December is upon us and the holiday hustle-bustle has officially commenced. A Hallmark Christmas movie is emitting cheesy Christmas romance from my TV and my sugar cookie candle is delighting my senses. It’s Friday night and I’m sipping hot cocoa as a freezing rain drizzles outside my window. All is well, except one thing. I’m alone. I’m a widow at Christmas.
If there’s one thing for sure, it’s that the holidays seem to center around love. Misteltoe, champagne, gift-giving, parties, decorating, card-writing, and 24/7 carols on the radio. You can’t escape love this time of year. People are giddy with excitement about their latest Elf-on-a-shelf plan, cocktail recipe, cookie recipe, or Christmas tree lighting special on cable. Calendars are booked with work parties, Toys for Tots parties, cocktail parties, and gift exchanges.
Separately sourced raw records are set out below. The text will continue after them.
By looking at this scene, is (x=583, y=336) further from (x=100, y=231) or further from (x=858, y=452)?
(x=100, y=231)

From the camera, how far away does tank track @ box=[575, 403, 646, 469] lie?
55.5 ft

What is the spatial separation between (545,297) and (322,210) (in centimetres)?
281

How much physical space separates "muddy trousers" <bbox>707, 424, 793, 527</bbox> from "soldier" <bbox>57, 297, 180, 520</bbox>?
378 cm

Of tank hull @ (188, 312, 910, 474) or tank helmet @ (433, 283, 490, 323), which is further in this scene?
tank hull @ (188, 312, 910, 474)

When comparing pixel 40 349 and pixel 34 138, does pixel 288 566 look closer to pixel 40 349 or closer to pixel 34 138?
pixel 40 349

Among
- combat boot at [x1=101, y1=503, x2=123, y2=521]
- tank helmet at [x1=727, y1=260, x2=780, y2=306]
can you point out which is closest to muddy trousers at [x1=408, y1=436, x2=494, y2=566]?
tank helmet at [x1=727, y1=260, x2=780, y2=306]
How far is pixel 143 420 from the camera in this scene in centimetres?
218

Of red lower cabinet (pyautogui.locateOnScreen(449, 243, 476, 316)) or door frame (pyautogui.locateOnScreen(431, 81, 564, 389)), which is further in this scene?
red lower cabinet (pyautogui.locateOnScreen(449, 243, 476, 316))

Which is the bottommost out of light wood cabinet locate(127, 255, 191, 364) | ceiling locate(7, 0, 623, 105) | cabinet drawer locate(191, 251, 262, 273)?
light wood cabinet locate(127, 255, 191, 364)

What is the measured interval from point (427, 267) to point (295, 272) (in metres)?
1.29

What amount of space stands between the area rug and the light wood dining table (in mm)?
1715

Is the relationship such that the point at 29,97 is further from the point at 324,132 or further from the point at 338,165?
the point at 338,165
And if you’re not excited about one of the aforementioned activities, you hopefully have a “plus one” to drag along and make the less-than-exciting engagement more bearable. This Christmas, after having so many with Dan, I’m realizing just how much he lit up my spirit at Christmastime.
As is the story with Dan and me, our Christmas seasons were peppered with hospital visits, chemo infusions, spinal taps, and unexpected fevers. But, last year in particular, had an uneasy vibe. Truth be told, we knew something just wasn’t right with Dan. He had mysteriously and suddenly lost much of his vision, his legs were getting weaker instead of stronger, and his arms and legs swelled with fluid to the point that we had to wrestle with compression stockings every day to keep it at bay. He had limited stamina to keep up with his exercises and his incessant nerve pain debilitated his progress. We’d go to bed at night and wonder (mostly within the confines of our minds) if we could possibly be sharing our last Christmas together.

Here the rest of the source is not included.